> _EXERCISE INSTRUCTIONS_:
**A)** In the track-day passage, which car developed a leaking head gasket during the author's track day?
**B)** Write out the part of the track-day passage that begins at the words "This is how" and stops after "the E30 bit.".
**C)** Write what comes next in the track-day passage, picking up right after its final sentence.

> _EXCERPTED PASSAGE_:
##############################
For me, one of the most significant advantages four-wheel track days comes from the fact that I'm really kind of a lazy person. Cars are easier. The night before the event all I have to do is toss my tool box, jack, jack-stands and helmet in the car. At the track all I have to do is unload the trunk and I'm ready to go. When the day is over I can be packed and out the front gate in about 5 minutes. Easy-in/Easy-out way to flog a vehicle around and work the lead out of my foot for a while. What's not to like about it?
Anyway, over the years I've gone through a succession of vehicles looking for the The One Car only to realize that I was never ever going to be happy with a do-it-all trackable daily driver. The first car I tracked was an '02 WRX which developed a leaking head gasket during that track day. I spent a few years track bombing in either a '99 Miata or an '06 WRX with reasonably good but still mixed results. From there I bumped up to a Nissan 370Z but that never really worked out well. The problem I found myself encountering was that my street-tuned cars ('02 WRX, stock 370Z) would completely fail me at the track and the cars I'd modified for track duty (99' Miata, '06 WRX) were not so good as daily-drivers. (Weekend funmobiles, yes. Not daily drivers.)
This is how I ended up with two cars. A sensible family sedan and something a bit less sensible.
Alright, enough of that crap already. On to the E30 bit.
##############################
> _DATA SHOWN_:
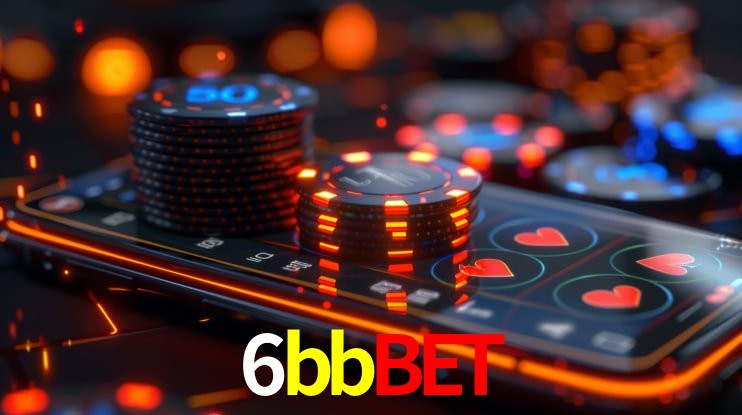 Player Reviews 6bbbet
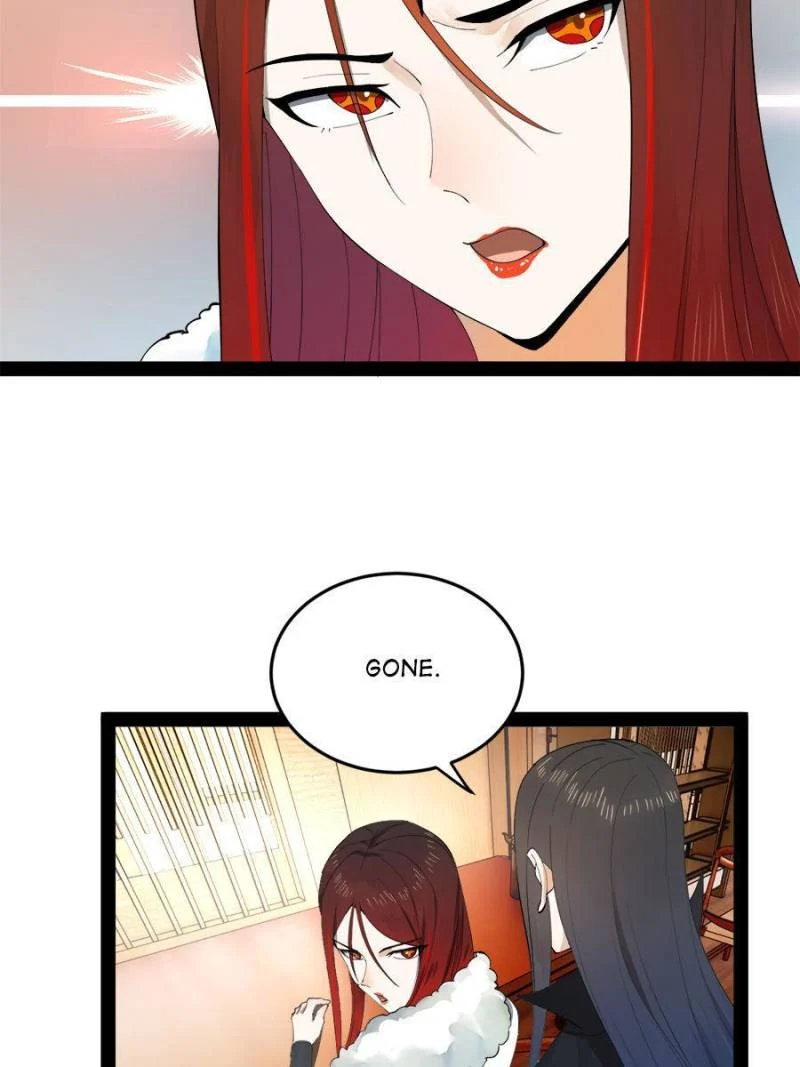 Read Ultimate Son-in-Law chapter 97 image 4 on Lezhin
##############################
> _ANSWERS FOR THE EXERCISE_:
**A)** The '02 WRX.

**B)**
This is how I ended up with two cars. A sensible family sedan and something a bit less sensible.
Alright, enough of that crap already. On to the E30 bit.

**C)**
For about a year I flopped back and forth on what I wanted as a project car, something I could build into a fun weekend machine and track toy. Believe me, my thought process covered everything from 1973 VW Square Backs to LS1 powered Camero SS's. Through this fairly lengthy evolution and refinement process I came to a few conclusions about things that mattered to me...
- Something retro, old but fun and not a muscle car. (between 1970-1995)
- Something inexpensive to work on and buy parts for.
- Something with great community support and reasonable aftermarket.
- Something that had a history of being raced.
- Something that just looked bloody cool.
Having track time sprinkled in between actual races with actual race cars was an eye-opener. And what my opened eyes fell in love with were the SpecE30 cars. I'd not really considered them before that weekend but I had to admit they had that cool, retro 3-box shape I really liked with good lines and simple design. Classic. They looked to be pretty easy to work on and seemed to handle pretty well from what I saw on the track. From all appearances they seemed to be a fantastically trackable platform for not much dosh.
What followed when I got home from that weekend was a flurry of Google searches which answered pretty much every question I could ever have had about the E30 in very short amount of time, cementing my desire to possess one as a project car. They were retro cool, starting to become desirable, there are entire racing series devoted to the car, and have more community and after market support than any of the other vehicles I was looking at; I was sold. I wanted an E30. Specifically, I wanted a 325is, which I found and bought.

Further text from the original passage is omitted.